Aggiunge: “Qui ad Arezzo si può analizzare il punto di vista dell’artista orafo e quello dello scultore, quello dell’architetto-designer e quello dello stilista. Per gli studiosi, e per il pubblico in genere, il Museo Orodautore di Arezzo, riaperto un mese fa, totalmente riallestito e dotato di nuovi percorsi di visita, rappresenta la conferma dell’interesse per un’area creativa ricca di espressività da parte dei locali enti pubblici, che hanno investito molto in questo progetto, ma diviene anche occasione di approfondimento unica in Italia e strumento di appropriazione di una visione globale da cui nulla è escluso: pittura, scultura, design, moda”.
Sguardi trasversali
Parliamo della multidisciplinarietà, oggi così presente in ogni settore della creatività, che ebbe dunque un importante momento anticipatore nell’attività aretina.
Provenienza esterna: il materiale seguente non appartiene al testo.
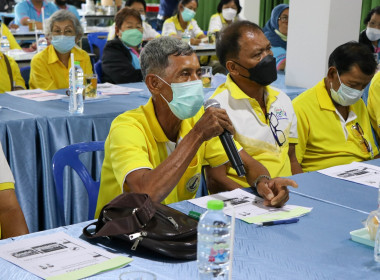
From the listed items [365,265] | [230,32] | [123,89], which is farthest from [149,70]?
[123,89]

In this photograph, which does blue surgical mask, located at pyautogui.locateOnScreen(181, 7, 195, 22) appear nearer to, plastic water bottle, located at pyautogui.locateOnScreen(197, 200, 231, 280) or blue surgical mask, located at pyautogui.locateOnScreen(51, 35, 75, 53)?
blue surgical mask, located at pyautogui.locateOnScreen(51, 35, 75, 53)

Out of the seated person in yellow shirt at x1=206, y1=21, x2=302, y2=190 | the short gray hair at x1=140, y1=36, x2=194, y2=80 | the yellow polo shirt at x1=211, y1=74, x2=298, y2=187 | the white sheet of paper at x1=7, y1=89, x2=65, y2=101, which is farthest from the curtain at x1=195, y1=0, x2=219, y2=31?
the short gray hair at x1=140, y1=36, x2=194, y2=80

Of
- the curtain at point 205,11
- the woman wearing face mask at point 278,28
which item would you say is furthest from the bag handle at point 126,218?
the curtain at point 205,11

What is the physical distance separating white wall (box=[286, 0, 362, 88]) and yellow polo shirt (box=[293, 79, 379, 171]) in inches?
47.9

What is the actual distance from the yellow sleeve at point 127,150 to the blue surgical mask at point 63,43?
7.49 feet

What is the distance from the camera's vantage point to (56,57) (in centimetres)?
401

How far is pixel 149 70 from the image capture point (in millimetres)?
2068

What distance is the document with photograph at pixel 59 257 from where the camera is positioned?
1.26 metres

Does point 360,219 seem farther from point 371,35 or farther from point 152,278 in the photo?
point 371,35

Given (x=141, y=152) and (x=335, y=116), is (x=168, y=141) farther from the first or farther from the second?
(x=335, y=116)

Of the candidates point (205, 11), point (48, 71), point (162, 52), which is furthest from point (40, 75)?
Answer: point (205, 11)

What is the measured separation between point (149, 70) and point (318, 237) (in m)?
0.89

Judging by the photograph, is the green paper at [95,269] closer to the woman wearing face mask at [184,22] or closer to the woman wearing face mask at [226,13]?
the woman wearing face mask at [184,22]

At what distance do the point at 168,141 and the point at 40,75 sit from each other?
2.27 meters
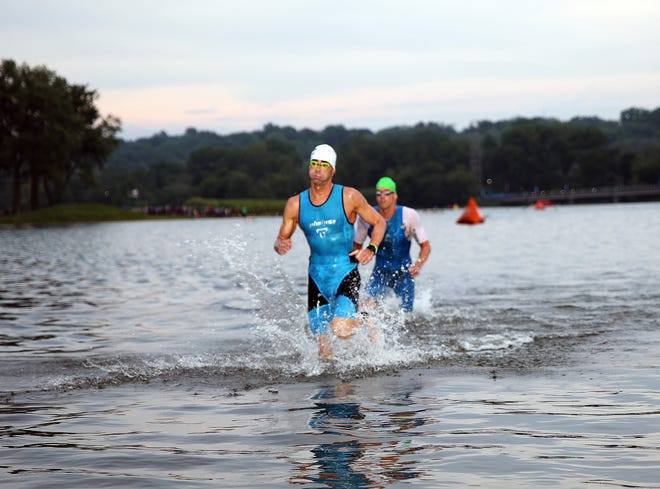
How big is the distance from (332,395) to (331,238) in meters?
1.68

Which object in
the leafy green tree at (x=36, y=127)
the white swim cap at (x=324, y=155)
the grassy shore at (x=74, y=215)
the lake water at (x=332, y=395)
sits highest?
the leafy green tree at (x=36, y=127)

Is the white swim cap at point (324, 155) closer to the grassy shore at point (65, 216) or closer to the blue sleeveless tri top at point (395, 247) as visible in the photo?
the blue sleeveless tri top at point (395, 247)

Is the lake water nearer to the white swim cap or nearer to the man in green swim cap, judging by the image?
the man in green swim cap

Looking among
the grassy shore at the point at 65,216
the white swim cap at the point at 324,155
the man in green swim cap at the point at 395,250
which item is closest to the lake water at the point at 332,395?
the man in green swim cap at the point at 395,250

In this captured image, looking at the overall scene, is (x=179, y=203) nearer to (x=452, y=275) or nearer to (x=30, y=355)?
(x=452, y=275)

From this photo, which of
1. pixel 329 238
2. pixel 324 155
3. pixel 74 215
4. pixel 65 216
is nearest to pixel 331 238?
pixel 329 238

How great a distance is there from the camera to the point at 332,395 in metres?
9.20

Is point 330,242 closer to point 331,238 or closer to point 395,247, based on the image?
point 331,238

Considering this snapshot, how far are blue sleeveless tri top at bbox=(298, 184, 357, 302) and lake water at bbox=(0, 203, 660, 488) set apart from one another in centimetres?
86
“Sì certo, e, a mio parere, questo è un aspetto molto importante cui spesso non si guarda con sufficiente attenzione. In realtà tutto quello che si è manifestato nell’ambito del gioiello d’artista e d’autore in Italia, purtroppo spesso sottovalutato, è summa di diversi contributi culturali. Oggi ci sono proposte provocatorie che sfiorano la Body Art, che presentano certamente aspetti di grande interesse, ma che non denotano la conoscenza di quanto è stato fatto in passato – nel campo del gioiello e non solo –, patrimonio che è invece fondamento di ogni gesto creativo. A colmare queste lacune il Museo offrirà soluzioni adeguate offrendo anche una biblioteca dove sarà possibile consultare volumi specifici utili allo studio dei singoli temi”.
Artista orafo, designer, docente (in passato a Ravenna, oggi a Siena e presto anche a Venezia) e storico del gioiello, lei ha una visione a 360° del mondo orafo, anche a livello internazionale.
Quale ritiene sia dunque il posizionamento del gioiello contemporaneo all’estero?
“Gli stranieri danno prova di una continuità nell’organizzare mostre e attività culturali che non si può certo paragonare a quella degli Italiani. E basti pensare anche a fiere come Design Miami/Basel in Svizzera e Stati Uniti o Tefaf nei Paesi Bassi e Stati Uniti, dove il gioiello d’arte e design ha preso da tempo piede. Gallerie con cui lavoro sono presenti a tali manifestazioni: Babs Art Gallery di Milano e Didier Ltd di Londra. I riscontri in tali sedi si rivelano per loro molto positivi.
Ma anche nel nostro Paese esistono segni di crescente interesse: per esempio, le Jewellery Week, affermatesi in varie città italiane, stanno contribuendo a rivoluzionare la percezione del gioiello d’autore e acuire la prospettiva della sua diffusione. A esse il Museo Orodautore di Arezzo fornirà un utile sostegno per comprendere meglio il passato e affrontare con armi più efficaci Il futuro”.